— EXCERPT PROVIDED —
----------

Commuting by bike is a choice that many of us have long considered to reduce fuel consumption, for the benefit of the environment, and to simultaneously improve our physical and mental well-being. Depending on our individual ages, many of us can remember previous decades when we wouldn’t hesitate to pedal off at the drop of a hat to visit friends, go to school/work/shopping or whatever; even though hardly anybody wore helmets back then, roads and vehicles were all more dangerous than now and we didn’t have many (if any) designated cycle-paths. With many families only possessing one car at the time, and without so much artificial (screen-based) stimulation within the home, there’s no wonder that cycling wasn’t seen as a chore but rather as a treat. Cycling wasn’t viewed negatively for being harder and slower than driving. Rather it was viewed positively for being easier and faster than walking. It was a ticket to activity, freedom, independence and fun.

----------

— GIVEN INFORMATION —

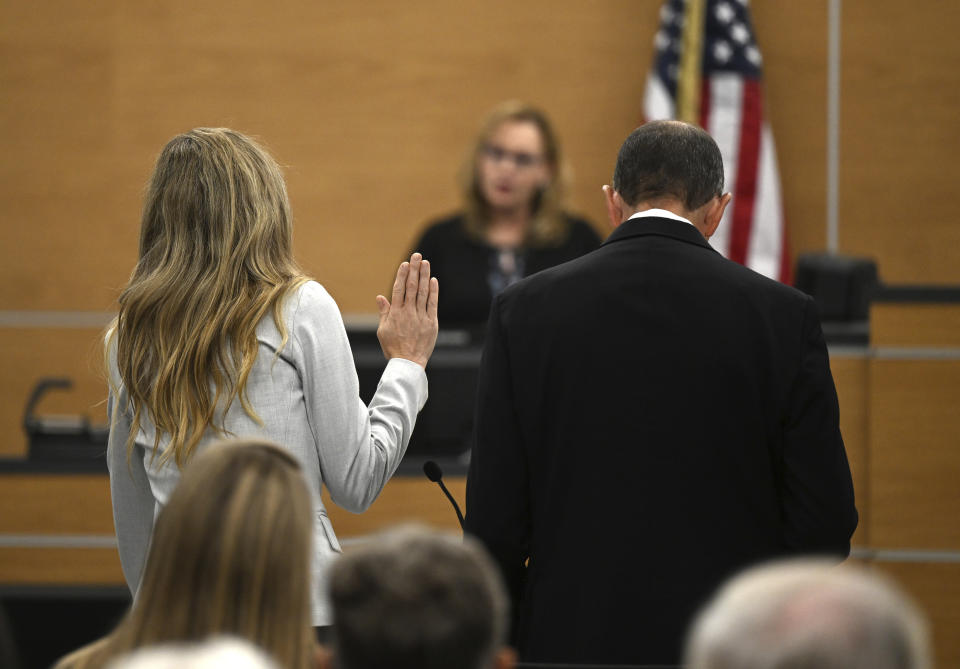 Molly Corbett, left, swears on the Bible as she pleads no contest to voluntary manslaughter during a hearing, Monday, Oct. 30, 2023, for Molly Corbett and her father, Thomas Martens, in the 2015 death of Molly's husband, Jason Corbett, at the Davidson County Courthouse in Lexington, N.C. (Walt Unks/The Winston-Salem Journal via AP, Pool)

----------

— WHAT TO WORK ON —
1. According to the passage on commuting by bike, why did cycling once feel like a treat rather than a chore? Answer in one to three sentences.
2. Extend the passage on commuting by bike, picking up after its final sentence.

— PER-TASK ANSWERS —
1. Many families had only one car, and homes offered little screen-based stimulation. People also compared cycling with walking rather than driving, so it seemed easier and faster, a ticket to activity, freedom, independence and fun.

2.
The modern perception of cycling having become more dangerous is clearly driven by the availability of so many easier options, rather than any actual evidence. Options such as driving to get whatever you need, or simply staying at home and waiting for it to be delivered, or simply plugging into a screen to simulate whatever excitement you are craving. However, if we address our desire to get fitter and to be greener, then we would not only reduce the perception that cycling is dangerous, but we would also reduce the little bit of danger that is actually real. How would this be? Well, imagine if suddenly the number of children who cycled to school and adults who cycled to work was doubled… Firstly, there would be a noticeable reduction in the number of cars on the roads during rush-hour. Secondly, the increased number of cyclists would have significant traffic-calming effect. Finally, these small steps forward would soon multiply into big steps, because the daily demonstration of numerous friends and colleagues cycling safely, whilst benefiting mentally, physically and financially, would be so attractive that the numbers would pretty soon double, and most likely double a few more times after that.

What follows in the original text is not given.